[Texte étudié]
★ ★ ★

Enfin, au début du mois de septembre de l’année dernière, je suis arrivé en Éthiopie ! Au “Bosco Children” d’Addis Abeba j’ai pu être parmi les garçons : beaucoup d’entre eux viennent de la rue, les salésiens leur donnent une seconde chance en les accueillant dans le centre, il y a des garçons réfugiés, des garçons qui ont dû fuir leur ville ou leur maison, d’autres sont nés et ont toujours vécu dans la rue. Nous, salésiens, leur offrons la possibilité d’avoir une nouvelle vie, par l’éducation, le logement et tout ce qui est nécessaire pour une vie digne d’un être humain. Les garçons qui entrent dans le programme “Bosco Children” y vivent pendant deux à trois ans, jusqu’à ce qu’ils soient prêts à être réintégrés dans leur famille ou dans la société. Un autre service que j’ai rendu cette année a été la construction du site web (boscochildren.com), avec l’aide et le soutien de quelques bons frères de Croatie et du mouvement de jeunesse croate appelé Nova Eva. Ayant déjà eu une expérience de cuisinier, on m’a proposé de faire du pain avec les jeunes : tous les jours, nous faisions du pain pour tout le centre et la communauté, avec le rêve d’ouvrir un jour une vraie boulangerie avec des emplois et des formations. Pour le reste, notre centre est un “Valdocco à Addis-Abeba” : ferme avec lapins, poules et vaches, école de mécanique automobile, de menuiserie, de métallurgie, d’électricité, de cuisine, de couture… tout pour éduquer nos garçons et les préparer à la vie.

★ ★ ★

Données enregistrées
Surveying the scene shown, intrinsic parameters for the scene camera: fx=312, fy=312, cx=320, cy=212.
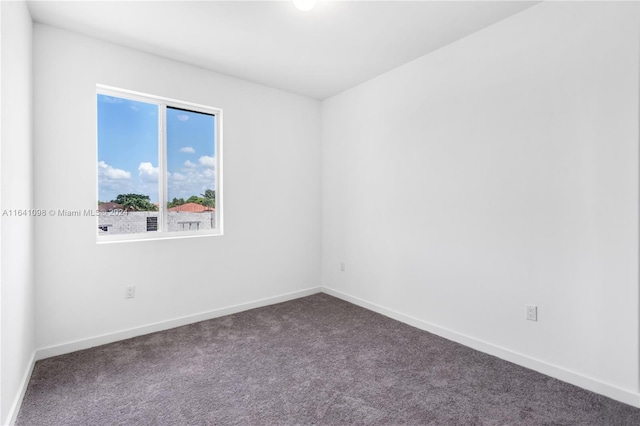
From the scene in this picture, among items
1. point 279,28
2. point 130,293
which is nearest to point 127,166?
point 130,293

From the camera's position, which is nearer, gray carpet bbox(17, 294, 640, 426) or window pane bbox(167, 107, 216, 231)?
gray carpet bbox(17, 294, 640, 426)

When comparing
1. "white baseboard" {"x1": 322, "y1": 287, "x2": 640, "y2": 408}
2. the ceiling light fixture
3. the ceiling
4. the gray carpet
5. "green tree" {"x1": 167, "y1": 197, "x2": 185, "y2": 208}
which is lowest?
the gray carpet

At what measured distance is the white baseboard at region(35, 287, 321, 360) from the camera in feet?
7.96

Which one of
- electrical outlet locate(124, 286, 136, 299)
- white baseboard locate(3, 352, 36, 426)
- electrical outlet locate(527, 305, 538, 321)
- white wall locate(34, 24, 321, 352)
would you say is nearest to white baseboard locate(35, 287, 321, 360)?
white wall locate(34, 24, 321, 352)

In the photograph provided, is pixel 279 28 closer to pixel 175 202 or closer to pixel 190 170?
pixel 190 170

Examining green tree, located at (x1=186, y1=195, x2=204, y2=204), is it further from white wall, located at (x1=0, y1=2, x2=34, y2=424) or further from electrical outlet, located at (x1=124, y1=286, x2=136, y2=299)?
white wall, located at (x1=0, y1=2, x2=34, y2=424)

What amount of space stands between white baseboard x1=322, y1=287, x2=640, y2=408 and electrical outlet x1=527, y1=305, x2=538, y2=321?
0.93 ft

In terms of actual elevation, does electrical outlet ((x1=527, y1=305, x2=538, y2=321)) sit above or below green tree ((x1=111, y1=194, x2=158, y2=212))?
below

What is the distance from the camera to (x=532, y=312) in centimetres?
222

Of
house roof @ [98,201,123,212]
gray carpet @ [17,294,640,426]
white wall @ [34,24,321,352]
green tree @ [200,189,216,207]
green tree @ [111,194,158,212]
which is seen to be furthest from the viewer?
green tree @ [200,189,216,207]

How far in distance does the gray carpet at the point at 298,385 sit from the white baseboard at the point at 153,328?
78 millimetres

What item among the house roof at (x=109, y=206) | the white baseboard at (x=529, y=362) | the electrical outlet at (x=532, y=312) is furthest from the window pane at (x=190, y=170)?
the electrical outlet at (x=532, y=312)

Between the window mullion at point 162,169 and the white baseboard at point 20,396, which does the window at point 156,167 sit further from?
the white baseboard at point 20,396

★ ★ ★

[Travail demandé]
a – Répondez brièvement à ces questions sur le texte étudié :
(i) Combien de temps les garçons du programme « Bosco Children » vivent-ils au centre ?
(ii) Quel mouvement de jeunesse croate a aidé à construire le site web ?
(iii) Quel rêve accompagne la fabrication quotidienne du pain ?
b – Réécrivez, s'il vous plaît, sous forme de liste le paragraphe du texte étudié qui commence par « Enfin, au début du mois de septembre », en gardant ses faits principaux.
Ces items forment un matériau distinct du texte étudié.

[Exercices corrigés]
a –
(i) De deux à trois ans, jusqu'à ce qu'ils soient prêts à être réintégrés dans leur famille ou dans la société.
(ii) Nova Eva.
(iii) Ouvrir un jour une vraie boulangerie avec des emplois et des formations.

b –
- Arrivée en Éthiopie au début du mois de septembre de l'année dernière, au « Bosco Children » d'Addis-Abeba.
- Garçons accueillis : beaucoup viennent de la rue ; certains sont réfugiés ou ont dû fuir leur ville ou leur maison ; d'autres sont nés et ont toujours vécu dans la rue.
- Ce que les salésiens leur offrent : une nouvelle vie, par l'éducation, le logement et tout le nécessaire pour une vie digne d'un être humain.
- Durée du programme : deux à trois ans, jusqu'à la réintégration dans la famille ou dans la société.
- Construction du site web boscochildren.com, avec l'aide de frères de Croatie et du mouvement de jeunesse croate Nova Eva.
- Fabrication quotidienne du pain avec les jeunes pour tout le centre et la communauté, avec le rêve d'ouvrir une vraie boulangerie avec des emplois et des formations.
- Le centre, un « Valdocco à Addis-Abeba » : ferme avec lapins, poules et vaches, et écoles de mécanique automobile, de menuiserie, de métallurgie, d'électricité, de cuisine et de couture, pour éduquer les garçons et les préparer à la vie.